▶ Task item
When you return the data, keep every line exactly as it is and leave out the pictures.

━━━━━━

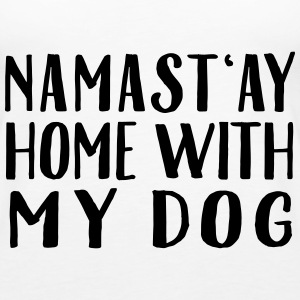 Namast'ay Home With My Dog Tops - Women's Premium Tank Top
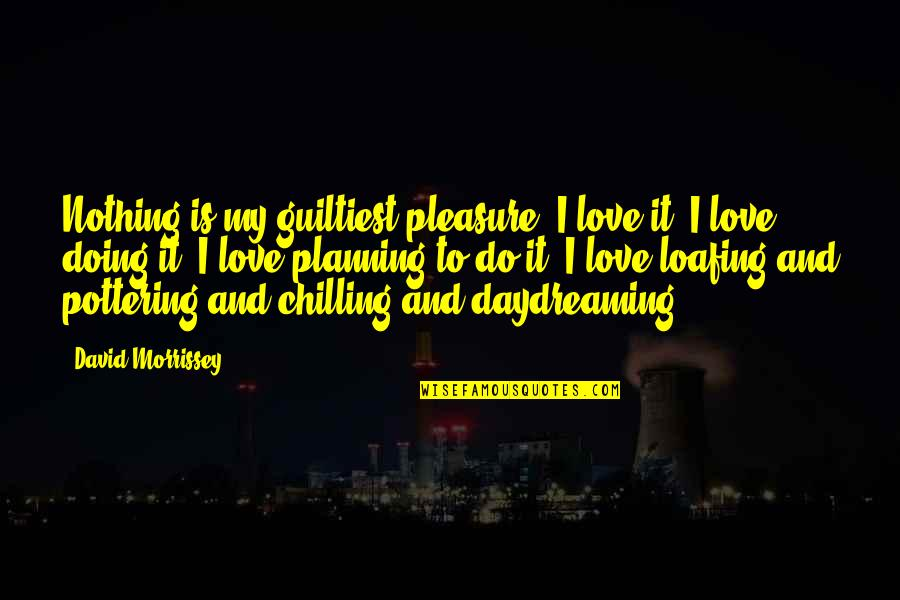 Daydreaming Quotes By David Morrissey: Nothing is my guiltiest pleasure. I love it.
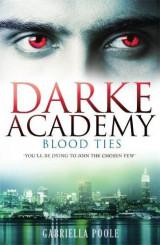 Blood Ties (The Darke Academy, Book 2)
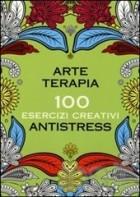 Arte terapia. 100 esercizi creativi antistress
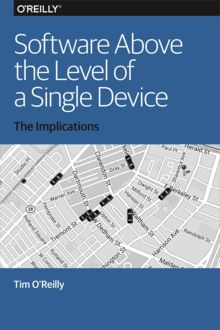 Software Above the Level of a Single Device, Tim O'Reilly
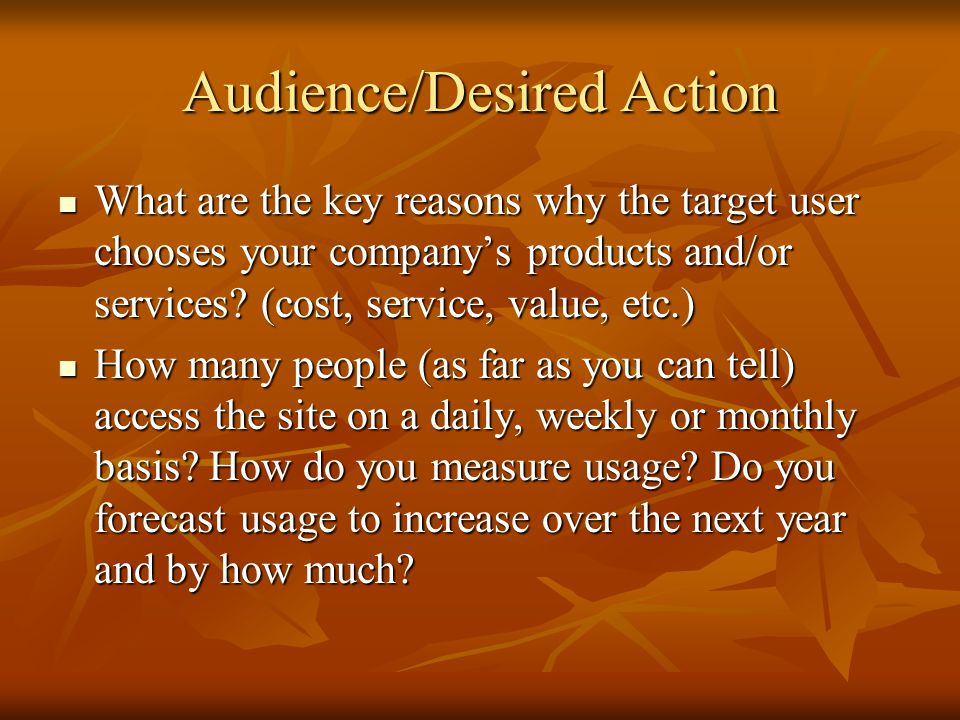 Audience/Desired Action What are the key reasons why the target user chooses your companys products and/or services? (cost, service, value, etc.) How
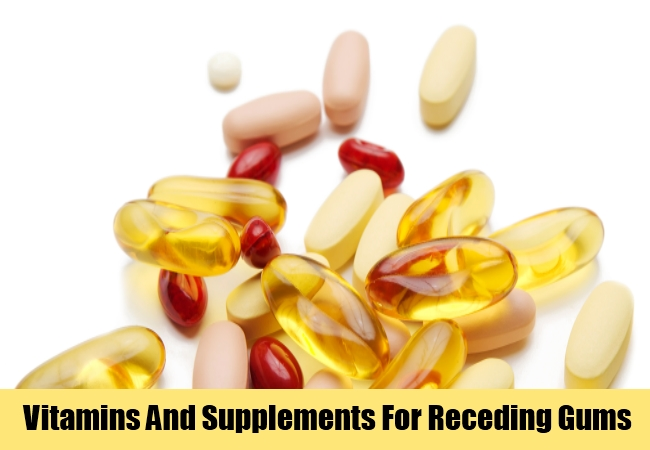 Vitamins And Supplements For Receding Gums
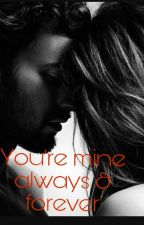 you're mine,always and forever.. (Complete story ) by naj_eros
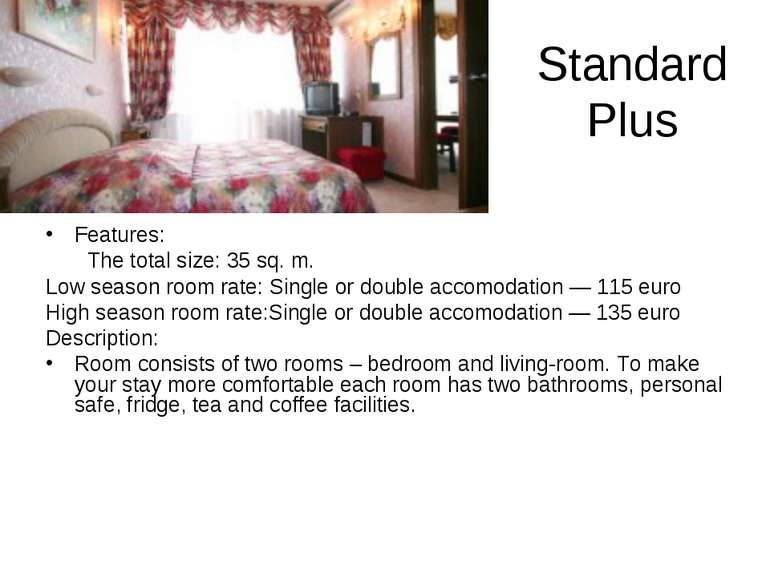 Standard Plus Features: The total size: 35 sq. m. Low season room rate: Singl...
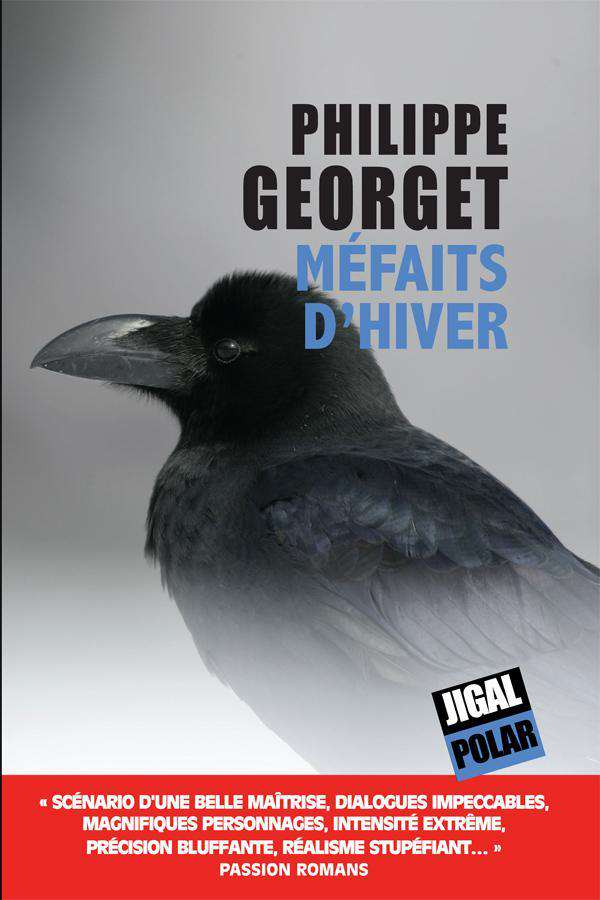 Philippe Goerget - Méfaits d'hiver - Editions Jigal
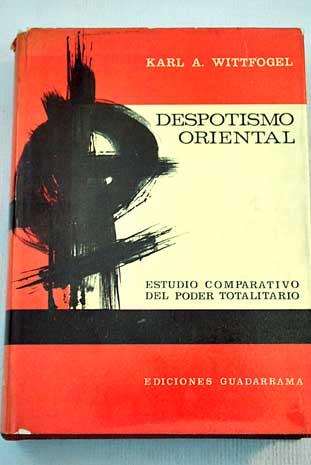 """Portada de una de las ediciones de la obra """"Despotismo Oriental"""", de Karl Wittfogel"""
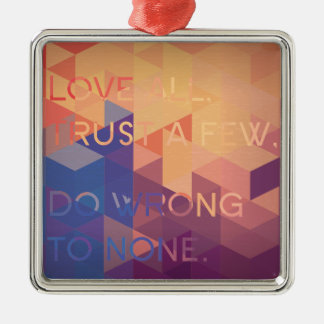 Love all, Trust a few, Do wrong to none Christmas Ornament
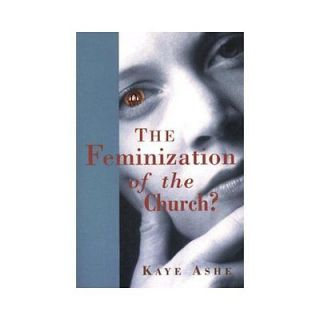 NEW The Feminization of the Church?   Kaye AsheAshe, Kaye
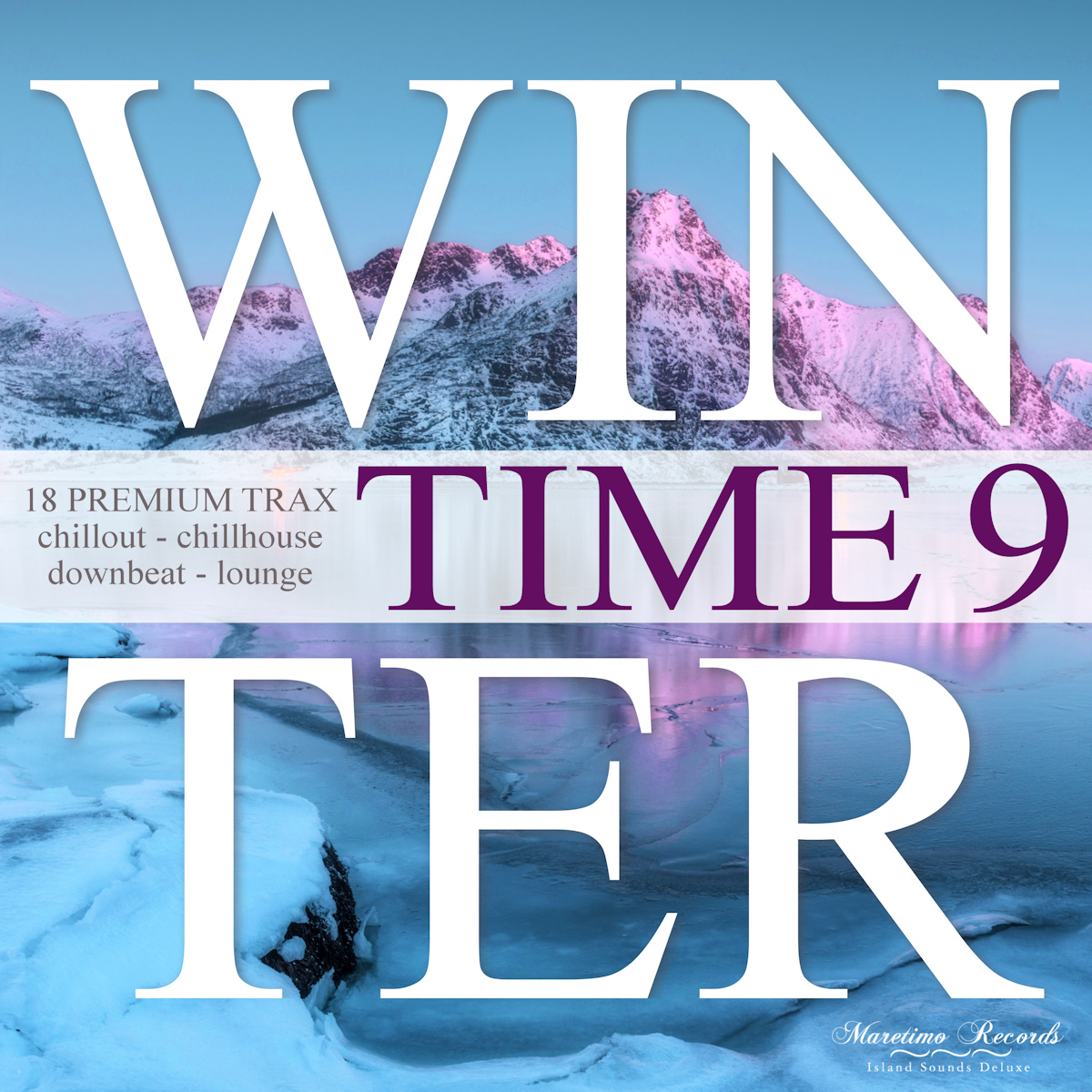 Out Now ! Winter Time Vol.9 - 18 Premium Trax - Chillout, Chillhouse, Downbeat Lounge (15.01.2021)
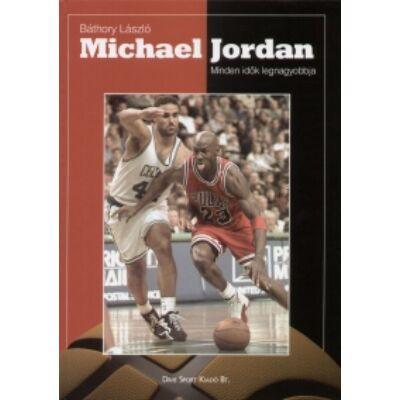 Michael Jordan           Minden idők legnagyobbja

━━━━━━

▶ Solution to this task
 Namast'ay Home With My Dog Tops - Women's Premium Tank Top
 Daydreaming Quotes By David Morrissey: Nothing is my guiltiest pleasure. I love it.
 Blood Ties (The Darke Academy, Book 2)
 Arte terapia. 100 esercizi creativi antistress
 Software Above the Level of a Single Device, Tim O'Reilly
 Audience/Desired Action What are the key reasons why the target user chooses your companys products and/or services? (cost, service, value, etc.) How
 Vitamins And Supplements For Receding Gums
 you're mine,always and forever.. (Complete story ) by naj_eros
 Standard Plus Features: The total size: 35 sq. m. Low season room rate: Singl...
 Philippe Goerget - Méfaits d'hiver - Editions Jigal
 """Portada de una de las ediciones de la obra """"Despotismo Oriental"""", de Karl Wittfogel"""
 Love all, Trust a few, Do wrong to none Christmas Ornament
 NEW The Feminization of the Church?   Kaye AsheAshe, Kaye
 Out Now ! Winter Time Vol.9 - 18 Premium Trax - Chillout, Chillhouse, Downbeat Lounge (15.01.2021)
 Michael Jordan           Minden idők legnagyobbja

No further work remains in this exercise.